What’s that all about? It’s called a hash tag and is used on Twitter to identify a tweet as being about a particular topic/event or cause.
In this case, the hashtag is yet another in a long line of internet responses to child rape, abuse and torture covered up by church authorities. Crimes so sickening that they don’t even bear thinking about.
The sad thing about these responses is they are all about the church and not the victim. You only have to look on Facebook as a guide. Expel the Papal Nuncio from Ireland has over 5,150 fans. Supporters of the ISPCC ? 375.
I blogged some time ago about what stirs Irish passions on Facebook and you can see the graphic there which illustrates the same point.
My view is that if you’re going to get exercised about a cause, do something to help those who need it rather than make it all about your own belief or non-belief system. The most vocal voices on the Irish blog and Twittersphere about this issue are intolerant of anyone with a belief system and believe themselves to be of higher intelligence. Take yesterday’s Sunday Independent as an example of the sneering attitude I’m talking about.

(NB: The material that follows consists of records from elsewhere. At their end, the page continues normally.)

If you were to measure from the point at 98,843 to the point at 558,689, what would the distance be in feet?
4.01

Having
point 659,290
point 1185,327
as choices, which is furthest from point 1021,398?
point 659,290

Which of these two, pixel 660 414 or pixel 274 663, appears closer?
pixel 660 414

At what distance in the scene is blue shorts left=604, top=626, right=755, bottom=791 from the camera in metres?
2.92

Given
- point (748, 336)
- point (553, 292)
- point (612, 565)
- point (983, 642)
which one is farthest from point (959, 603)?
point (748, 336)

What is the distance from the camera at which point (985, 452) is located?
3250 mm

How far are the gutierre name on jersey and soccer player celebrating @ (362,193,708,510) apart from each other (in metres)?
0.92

Emer O’Kelly, writing about the issue of Good Friday drinking says :
“Take 100 people; offer each of them a ticket for a rugby match between Leinster and Munster on Good Friday. How many of them would prefer to take up the offer rather than go to church that afternoon for Good Friday services, in commemoration of the hour when tradition holds that Christ died on the cross? Probably 99.
The one who would genuinely prefer to go to church is possibly suffering from a slightly unhealthy religious mania.”
An “unhealthy religious mania” to make a free choice in a democratic society to attend a religious service or not.
She makes valid points in the article too, but it’s tainted by her opening comments. They demonstrate an utter disdain for fellow country men and women (of which there are more than she or the media would have us believe) that choose to go to church on Good Friday. Men and women that recognise the wrongs in the church but also believe the church is more than the bishops and priests who run it.
Hashtags on twitter and facebook groups that focus on the perpetrators of a crime rather than the victim are plain wrong. Using child abuse as a way to seek the removal of the catholic church in Ireland is a supreme act of selfishness with and deserves no support.
Support the ISPCC, One in Four or the Alliance Support Group in a practical way. Get angry about children at risk TODAY.
The removal of one minute of a bell ringing on RTE isn’t going to take away the pain of a child abuse victim or heal any broken hearts. What it does do is take away focus from the people who are forgotten in all of this – the victims.
Any articles/blog posts/photos/stuff of interest I could blog about here ? Send the link direct to my iPhone now
1 Comments
March 16th, 2010 at 12:20 pm
I couldn’t agree more , in fact sometimes I am surprised by my own reaction and willingness to join the mob on twitter or Facebook. Something’s are just too serious and just too important to become a hashtag or a social media group. It will be our ability to distinguish between the important and the frivolous, that will truly represent the coming of age of social media.